In an interview on November 10, Pruitt addressed the administration’s approach to the EPA, saying, “I believe that there’s going to be significant regulatory change on day one […] I think there’ll be executive orders that will be issued that will undo many of the—President Obama’s executive action in the energy space [….]”
At a hearing on Wednesday, the Oklahoma Attorney General was subject to a series of relatively aggressive questions from Sen. Bernie Sanders concluding with Sander’s statement that he would not support Pruitt for head of the EPA.
IX. Secretary of Labor
Andrew Puzder, like many of Trump’s other cabinet appointments, has no previous political experience apart from his having been an economic adviser to Mitt Romney’s presidential campaign in 2011. He does, however, have experience in an enormous corporation that employs thousands of employees in minimum wage jobs as the CEO of CKE Restaurants.
Puzder has opposed raising the minimum wage, and supports dismantling the Affordable Care Act.
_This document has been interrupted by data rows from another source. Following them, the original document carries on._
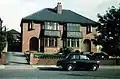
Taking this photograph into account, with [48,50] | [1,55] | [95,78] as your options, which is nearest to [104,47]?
[1,55]

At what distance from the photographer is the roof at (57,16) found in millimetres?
62950

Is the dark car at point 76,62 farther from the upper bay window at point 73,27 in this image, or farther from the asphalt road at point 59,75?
the upper bay window at point 73,27

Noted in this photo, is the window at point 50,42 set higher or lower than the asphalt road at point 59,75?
higher

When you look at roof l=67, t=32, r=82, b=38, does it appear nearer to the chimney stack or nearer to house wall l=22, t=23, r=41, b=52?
the chimney stack

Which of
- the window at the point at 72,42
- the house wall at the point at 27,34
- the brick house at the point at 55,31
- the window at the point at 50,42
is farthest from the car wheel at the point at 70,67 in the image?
the window at the point at 72,42

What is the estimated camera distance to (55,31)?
206 ft

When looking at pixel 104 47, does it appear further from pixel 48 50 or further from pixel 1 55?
pixel 48 50

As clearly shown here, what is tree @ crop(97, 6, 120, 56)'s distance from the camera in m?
43.7

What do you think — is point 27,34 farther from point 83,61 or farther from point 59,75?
point 59,75

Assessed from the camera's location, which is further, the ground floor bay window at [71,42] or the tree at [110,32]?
the ground floor bay window at [71,42]

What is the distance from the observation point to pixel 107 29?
148ft

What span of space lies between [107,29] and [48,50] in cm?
1862

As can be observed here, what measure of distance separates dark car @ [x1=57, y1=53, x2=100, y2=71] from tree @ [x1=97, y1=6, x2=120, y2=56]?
11490mm

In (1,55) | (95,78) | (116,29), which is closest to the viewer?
(95,78)
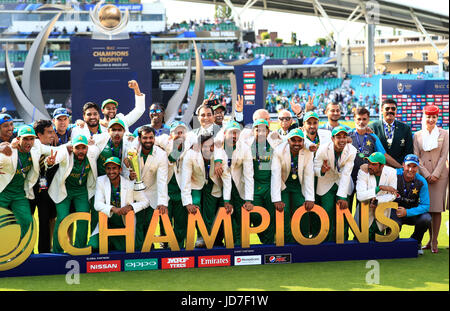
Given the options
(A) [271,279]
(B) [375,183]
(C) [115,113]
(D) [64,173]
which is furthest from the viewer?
(C) [115,113]

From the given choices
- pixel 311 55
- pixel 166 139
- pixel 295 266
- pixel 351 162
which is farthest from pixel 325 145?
pixel 311 55

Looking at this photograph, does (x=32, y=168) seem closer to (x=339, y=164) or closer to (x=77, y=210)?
(x=77, y=210)

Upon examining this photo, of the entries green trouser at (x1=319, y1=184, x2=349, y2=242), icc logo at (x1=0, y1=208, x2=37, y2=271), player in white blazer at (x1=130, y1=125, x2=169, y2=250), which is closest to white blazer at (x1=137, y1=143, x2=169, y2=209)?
player in white blazer at (x1=130, y1=125, x2=169, y2=250)

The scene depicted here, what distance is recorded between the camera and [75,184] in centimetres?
570

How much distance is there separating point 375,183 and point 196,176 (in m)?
1.90

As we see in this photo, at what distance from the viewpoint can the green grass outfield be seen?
512cm

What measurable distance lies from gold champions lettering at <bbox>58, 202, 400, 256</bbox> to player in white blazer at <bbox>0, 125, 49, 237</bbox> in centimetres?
44

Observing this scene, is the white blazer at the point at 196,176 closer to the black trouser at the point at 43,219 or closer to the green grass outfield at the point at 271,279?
the green grass outfield at the point at 271,279

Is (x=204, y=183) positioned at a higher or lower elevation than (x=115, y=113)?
lower

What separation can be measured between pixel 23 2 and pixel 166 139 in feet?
154

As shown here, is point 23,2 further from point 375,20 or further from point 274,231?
point 274,231

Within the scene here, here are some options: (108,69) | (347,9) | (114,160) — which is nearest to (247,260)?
(114,160)

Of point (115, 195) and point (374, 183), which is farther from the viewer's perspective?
point (374, 183)

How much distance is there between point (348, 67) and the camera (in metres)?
49.8
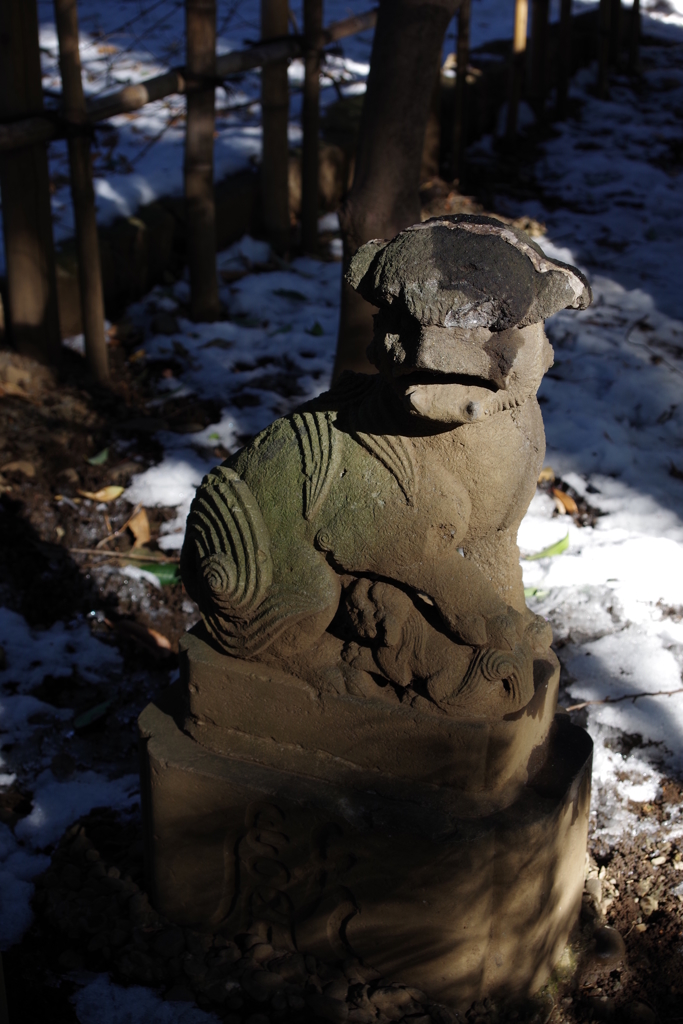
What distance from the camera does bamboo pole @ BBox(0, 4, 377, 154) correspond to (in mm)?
3580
He has been a severe critic of the Obama Administration arguing that government handouts do little more than breed poverty and dependence.
There is little that leads one to believe that he is qualified to be Secretary of Labor apart from his experience as a corporate executive. Puzder’s confirmation has been delayed until early February.
X. Chief White House Strategist
Steve Bannon, Trump’s choice for Chief White House Strategist, is another former Goldman Sachs employee. Bannon was also a founding member of the ultra right-wing Breitbart News. He was the Chief Executive of Trump’s presidential campaign and has absolutely no political experience beyond that.
In November, over 169 Democrats from the U.S. House of Representatives signed a letter addressed directly to Donald Trump requesting that he rescind Bannon’s appointment in the interests of building a more diverse and unifying cabinet. The letter states that, “As the Executive Chairman of Breitbart News, Mr. Bannon repeatedly and aggressively pushed stories that promote anti-Semitism, xenophobia, and racism.”
As Donald Trump’s virgin administration approaches it remains to be seen what he will be able to accomplish. It also remains to be seen precisely what effects his accomplishments will have on the American people. He has made several controversial and inexperienced picks for cabinet positions that may leave one deeply concerned for the future of the United States.
Together, they will pick apart many of the unprecedented reforms introduced by the Obama administration. They will also work to erode the rights women and the poor, and to allow corporate America a seemingly free reign over the environment in the interests of augmenting profitability.
His picks bring to mind the image of a nasty corporatocracy forming on the horizon. It is also evident that some of the agenda promises he made on the campaign trail are frightening to the average liberal for other social reasons. The only option those Democrats have is to speak out and to continue to speak out as time goes on.